Bien sûr, questionner la pérennité de l’existence-même du retail physique relève de l’absurde. Pour preuve, le façonnement du commerce en dur de demain est d’ores et déjà engagé. Multiplication des concepts commerçants hybrides, réinvention de l’expérience en magasin, optimisation du parcours client à travers, entre autres, la myriade de possibilités qu’offre le digital : pas un jour ne se passe sans que l’on crée, que l’on innove, pour dessiner ce que sera le retail de demain.

A l’origine de ces initiatives, des figures de proue du commerce en ligne (essentiellement), à l’instar d’Amazon, avec ses magasins sans caisse Amazon Go —le pure player américain a prévu d’en ouvrir 3 000 d’ici à 2021—, ou du mastodonte chinois Alibaba, à travers ses supermarchés Hema, exempts de lignes de caisses, eux aussi.

Est-ce à dire que le devenir du commerce physique n’appartient qu’aux seuls pure players et nouveaux venus, reléguant au second plan ceux qui en furent les chefs de file au cours des cinquante dernières années ? La tentation de répondre par l’affirmative est grande, tant il paraît simple, pour un nouveau commerçant, de tout créer à partir d’une page blanche, et tant il paraît complexe, pour un acteur historique du retail, de faire table rase d’un demi-siècle d’habitudes et de certitudes quant à l’art et à la manière de faire du commerce.

Faire table rase de ses certitudes pour se transformer

Reprenons l’exemple d’Alibaba, dont les supermarchés Hema se distinguent, notamment, par un système de picking qui se fait à la vue des clients, en magasin. Qu’il est impressionnant de voir les sacs de livraison être préparés par les employés au rythme de deux sacs par minute, et rejoindre l’entrepôt sur des rails suspendus au-dessus de sa tête ! Plus que de simples supermarchés, les points de vente Hema se trouvent être aussi des centres de logistique et de préparation des commandes effectuées en ligne. Un concept très malin, source de réassurance pour le client et de rentabilité pour le commerçant mais, surtout, un concept qui n’aurait pu naître de l’imaginaire d’un retailer classique, pour qui il eût été impensable de théâtraliser ainsi la logistique, activité qu’il a toujours été coutume de cacher aux clients, tant on la jugeait dénuée de noblesse. Et il en va de même pour la suppression des lignes de caisses : quel professionnel du commerce aurait osé remettre en cause ce qu’il a, de tout temps, considéré comme étant le centre névralgique de chacun de ses points de vente ?
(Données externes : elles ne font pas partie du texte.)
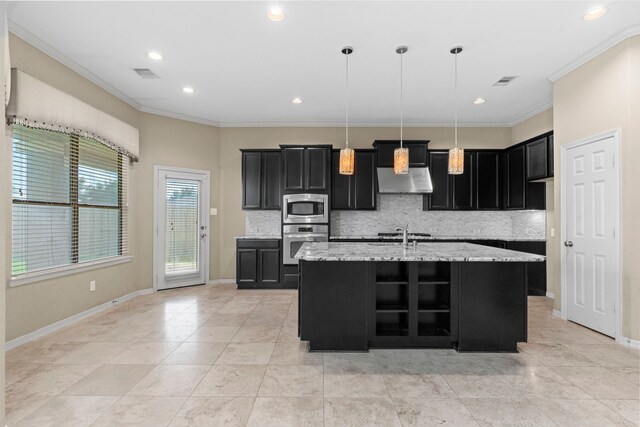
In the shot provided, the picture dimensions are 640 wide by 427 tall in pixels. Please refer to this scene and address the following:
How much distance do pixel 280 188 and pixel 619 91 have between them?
450 cm

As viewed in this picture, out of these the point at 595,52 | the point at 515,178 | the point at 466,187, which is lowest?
the point at 466,187

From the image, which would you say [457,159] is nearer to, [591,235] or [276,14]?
[591,235]

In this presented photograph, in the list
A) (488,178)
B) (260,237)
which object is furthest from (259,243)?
(488,178)

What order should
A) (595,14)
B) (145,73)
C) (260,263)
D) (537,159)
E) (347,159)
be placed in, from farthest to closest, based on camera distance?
(260,263)
(537,159)
(145,73)
(347,159)
(595,14)

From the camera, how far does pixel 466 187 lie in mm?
5676

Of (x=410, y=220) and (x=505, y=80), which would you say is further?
(x=410, y=220)

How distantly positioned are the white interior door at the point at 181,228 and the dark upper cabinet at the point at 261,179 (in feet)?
2.62

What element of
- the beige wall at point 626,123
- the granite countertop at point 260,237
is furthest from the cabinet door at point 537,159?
the granite countertop at point 260,237

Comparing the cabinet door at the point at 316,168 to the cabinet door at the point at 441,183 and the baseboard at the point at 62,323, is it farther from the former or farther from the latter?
the baseboard at the point at 62,323

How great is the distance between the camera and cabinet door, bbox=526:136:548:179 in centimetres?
447

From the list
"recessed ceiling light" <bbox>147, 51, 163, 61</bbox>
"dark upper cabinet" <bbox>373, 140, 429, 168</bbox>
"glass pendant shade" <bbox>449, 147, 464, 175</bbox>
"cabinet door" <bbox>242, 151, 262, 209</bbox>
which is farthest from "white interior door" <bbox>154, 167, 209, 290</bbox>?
"glass pendant shade" <bbox>449, 147, 464, 175</bbox>

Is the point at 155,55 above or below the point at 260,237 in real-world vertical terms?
above

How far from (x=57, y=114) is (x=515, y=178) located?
20.9 ft

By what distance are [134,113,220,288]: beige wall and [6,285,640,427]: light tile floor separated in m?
1.80
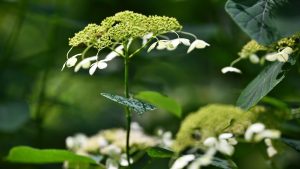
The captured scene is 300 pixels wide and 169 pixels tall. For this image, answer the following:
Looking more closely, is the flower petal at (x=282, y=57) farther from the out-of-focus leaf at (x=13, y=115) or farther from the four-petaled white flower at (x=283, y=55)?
the out-of-focus leaf at (x=13, y=115)

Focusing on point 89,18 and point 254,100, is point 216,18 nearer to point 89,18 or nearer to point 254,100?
point 89,18

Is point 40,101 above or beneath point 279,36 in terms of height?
beneath

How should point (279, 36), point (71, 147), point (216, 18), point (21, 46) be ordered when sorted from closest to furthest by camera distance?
point (279, 36) < point (71, 147) < point (216, 18) < point (21, 46)

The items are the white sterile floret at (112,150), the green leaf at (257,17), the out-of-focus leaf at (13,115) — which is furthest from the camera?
the out-of-focus leaf at (13,115)

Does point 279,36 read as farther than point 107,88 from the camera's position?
No

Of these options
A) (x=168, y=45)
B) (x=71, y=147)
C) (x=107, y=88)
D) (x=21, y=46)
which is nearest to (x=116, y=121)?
(x=107, y=88)

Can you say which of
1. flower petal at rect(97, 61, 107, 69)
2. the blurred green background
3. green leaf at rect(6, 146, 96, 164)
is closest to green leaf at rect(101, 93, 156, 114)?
flower petal at rect(97, 61, 107, 69)

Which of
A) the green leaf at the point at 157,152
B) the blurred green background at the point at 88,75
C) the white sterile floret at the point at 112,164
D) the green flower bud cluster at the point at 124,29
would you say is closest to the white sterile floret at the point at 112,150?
the white sterile floret at the point at 112,164
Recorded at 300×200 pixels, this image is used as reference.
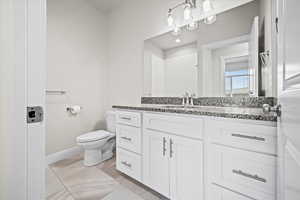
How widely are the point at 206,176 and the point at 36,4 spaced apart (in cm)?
129

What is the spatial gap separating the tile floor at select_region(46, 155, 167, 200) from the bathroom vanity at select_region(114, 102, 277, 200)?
15 cm

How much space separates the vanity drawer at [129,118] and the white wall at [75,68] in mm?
1125

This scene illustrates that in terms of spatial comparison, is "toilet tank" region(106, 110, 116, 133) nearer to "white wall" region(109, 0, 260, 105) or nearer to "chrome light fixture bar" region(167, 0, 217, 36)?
"white wall" region(109, 0, 260, 105)

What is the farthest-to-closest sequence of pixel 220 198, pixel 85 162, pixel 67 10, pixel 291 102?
pixel 67 10
pixel 85 162
pixel 220 198
pixel 291 102

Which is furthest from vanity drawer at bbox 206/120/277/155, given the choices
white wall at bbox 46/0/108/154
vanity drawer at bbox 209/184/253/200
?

Pourtant, je suis convaincu que le retail de demain se fera avec et par les acteurs historiques ou, en tout cas, ceux qui auront su bouleverser les convictions qui furent les leurs durant des années. Ce bouleversement, certains l’ont déjà entrepris. C’est le cas, par exemple, de Walmart et Target aux Etats-Unis qui, en adoptant un esprit start-up, propice à la créativité et à l’agilité, ont réussi à se réinventer avec, à la clé, une hausse respective de 4.5% et de 6.5% de leurs ventes.

 

 

En France, on peut, entre autres, citer Etam. Fort d’une réorganisation résolument tournée vers l’avenir avec la création d’un pôle strictement dédié à la transformation et à l’innovation, ce groupe n’en finit plus de se métamorphoser pour satisfaire les attentes de ses clients, que ce soit en ligne ou en magasin.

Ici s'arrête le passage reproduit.